El gobierno nacional frenó por el momento el capítulo de “sintonía
fina” concentrado en el ajuste fiscal, pero no ocurre lo mismo en las
provincias. Santa Cruz anunció la semana pasada que pagaría los salarios
que alcancen hasta los $ 9.000, es decir el “61% de los trabajadores”, y
el resto se pagará en función de los ingresos. Mientras tanto, son
varias las provincias que comenzaron a cancelar contratos con
proveedores en cuotas, y en algunos casos emitiendo bonos. También
quedaron numerosas obras públicas abandonadas a mitad de camino por los
recortes.
La fragilidad fiscal de las provincias es de carácter estructural, y
sus raíces se encuentran en las reformas del Estado de los ‘90, que
provincializaron la salud y la educación. Por eso la brecha entre la
recaudación directa de las provincias y sus gastos no paró de aumentar, y
las volvió cada vez más dependientes de la coparticipación. En algunas
provincias más del 80% de sus gastos se afronta con fondos
coparticipados; en Buenos Aires la coparticipación equivale al 44% de
los gastos.
Si por un lado el Estado Nacional se desentendió en los ‘90 de estos
gastos que transfirió a las provincias, por otro lado logró una fuerte
concentración de recursos tributarios. Entre otras cosas, las provincias
cedieron recursos de coparticipación para sostener a ANSES. Producto de
esto, el Estado Nacional hoy retiene el 75% de los fondos recaudados de
impuestos coparticipables. A esto se suman el impuesto al cheque y las
retenciones, ambos excluidos de la coparticipación (con excepción de un
30% de lo recaudado por retenciones a la soja, que desde el conflicto de
2008 por la resolución 125 se reparte entre las provincias a través del
Fondo Federal Solidario).
El resultado es que el desempeño de las provincias, y por extensión
el de los municipios, está condicionado a los fondos que la nación gire
discrecionalmente, como aportes del tesoro nacional. Esta ha sido una
herramienta fundamental del “bonapartismo de caja”, que el gobierno
nacional puede manejar ampliamente. Pero con el adelgazamiento de la
recaudación, estos fondos ya no aumentan como lo hacían, ni siquiera
para los gobernadores más cercanos al oficialismo.
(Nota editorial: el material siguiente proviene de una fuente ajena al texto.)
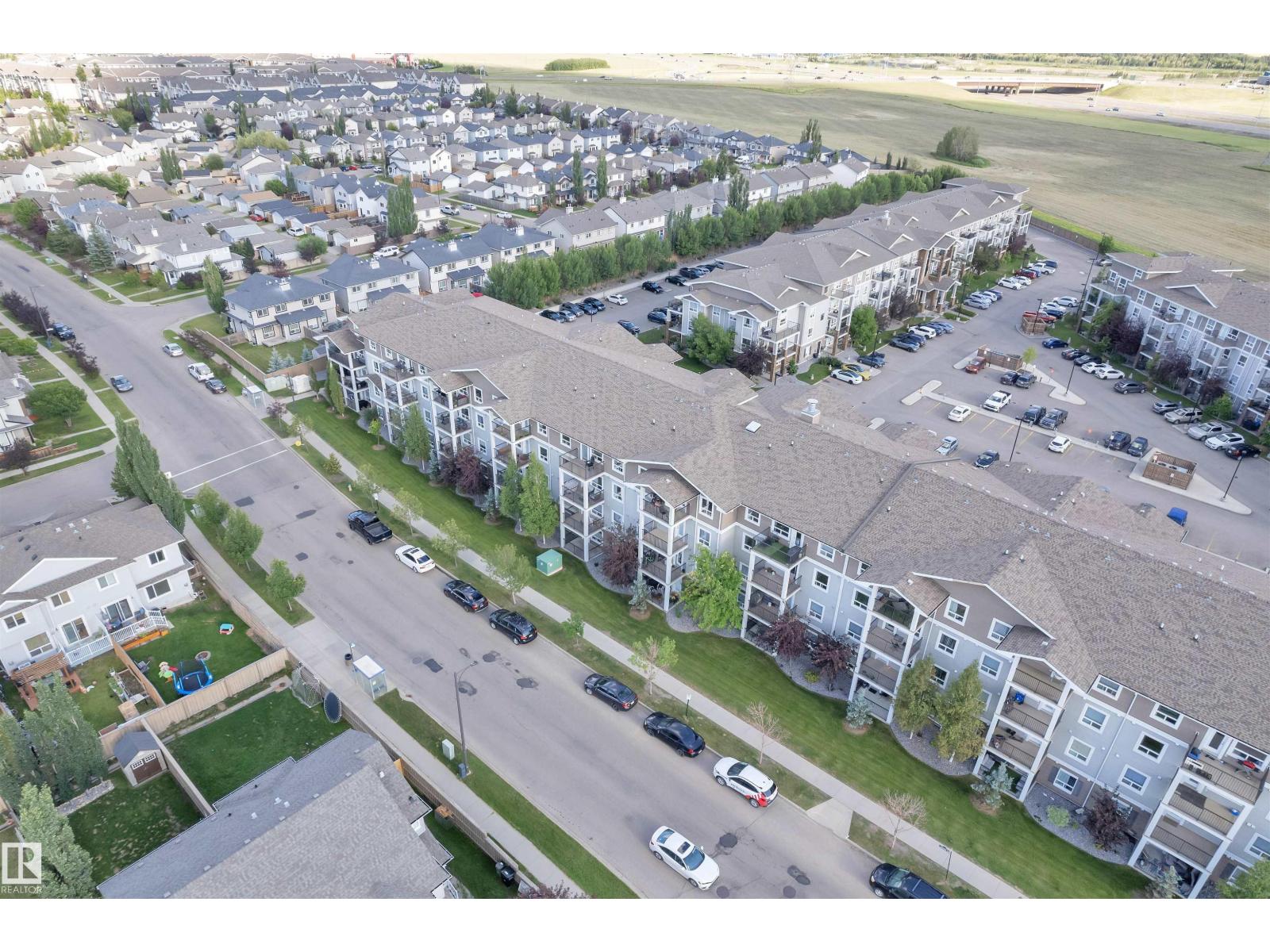 #3302 9351 Simpson Dr Nw, Edmonton, Alberta  T6R 0N3 - Photo 24 - E4458452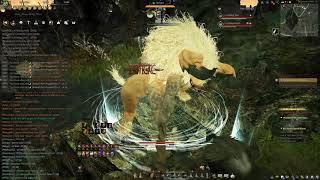 BDO Turos Main/Village rotation guide, 1568 trash in 30 minutes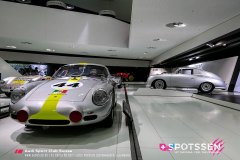 porschezuff_170908_-18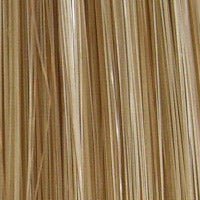 504 Anemone: Synthetic Wig by WIGPRO - MyHairMail Wigs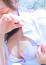 サムネイル4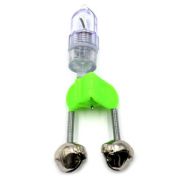 Бубенчик Namazu c электронным сигнализатором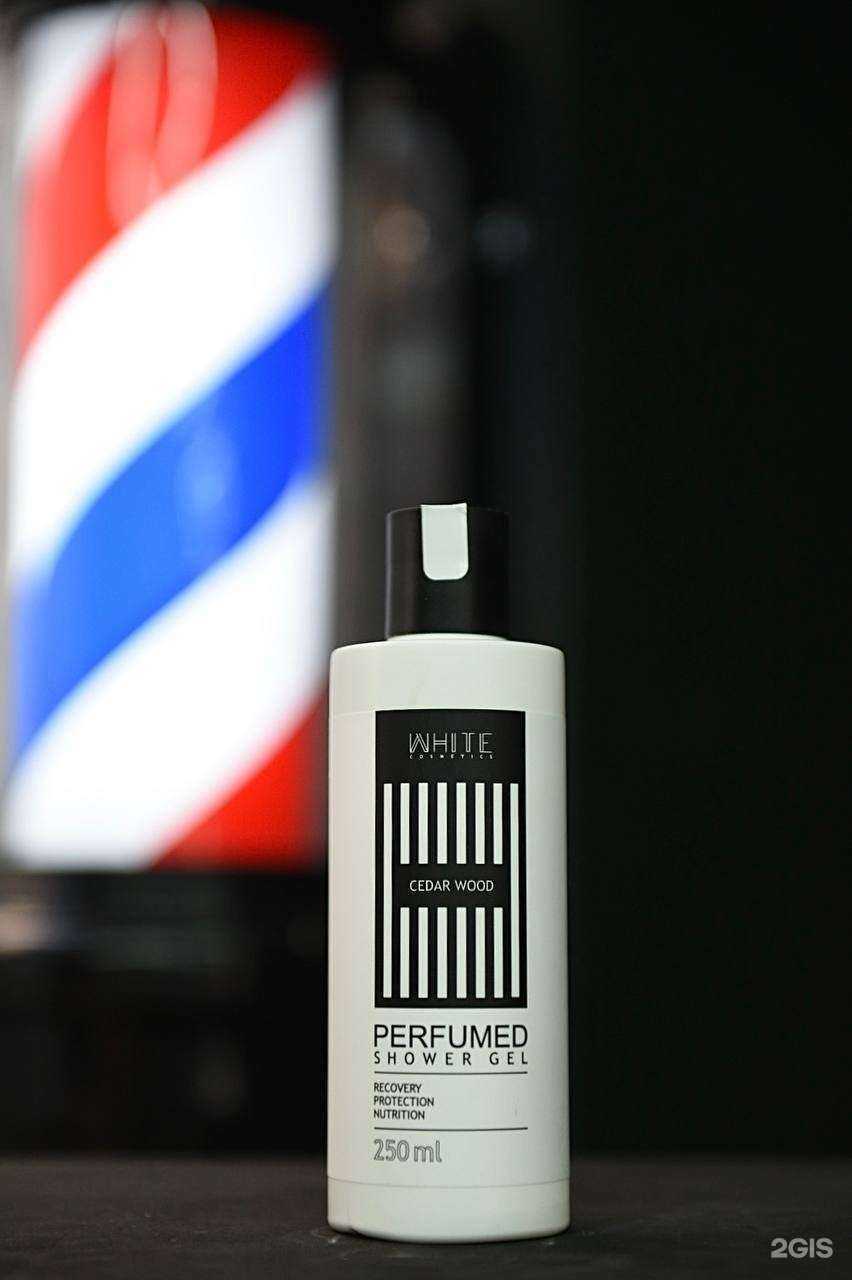 Отзывы на компанию Цех в г. Батайск c фото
Según varias estimaciones, las provincias necesitan financiamiento
por $30.000 millones, 30% más que el año pasado. Mientras con la reforma
de la Carta Orgánica del Banco Central el gobierno nacional amplió los
medios que le permiten financiarse, las provincias no tienen esa
posibilidad. Están por lo tanto forzadas a tomar deuda, aumentar los
impuestos o crear nuevos tributos. Para la primera alternativa,
enfrentan hoy un costo de endeudamiento que supera los ya elevados
niveles de 2011. Y de los tributos que recaudan, los ingresos se vienen
deteriorando, producto de los signos de desaceleración de la actividad
económica que pueden verse en muchos sectores. En el primer bimestre, la
recaudación propia creció 28,6%, cuando el año anterior aumentó 39%. Si
calculamos una inflación de 23% o 24%, casi no aumentó en términos
reales. Lo mismo la coparticipación: en el primer trimestre aumentó 28%,
contra 38% en 2011.
El ajuste que los defensores del “modelo” niegan, corre por cuenta de
las provincias. Como ocurrió en los ‘90, es allí donde empiezan a
mostrarse las estrecheces que trae el deterioro de la situación. Es
necesario rechazar el intento de descargar el peso de esta crisis sobre
los trabajadores estatales, y pelear por que sean los impuestos
extraordinarios a las grandes fortunas y el no pago de la deuda
provincial los que carguen su costo.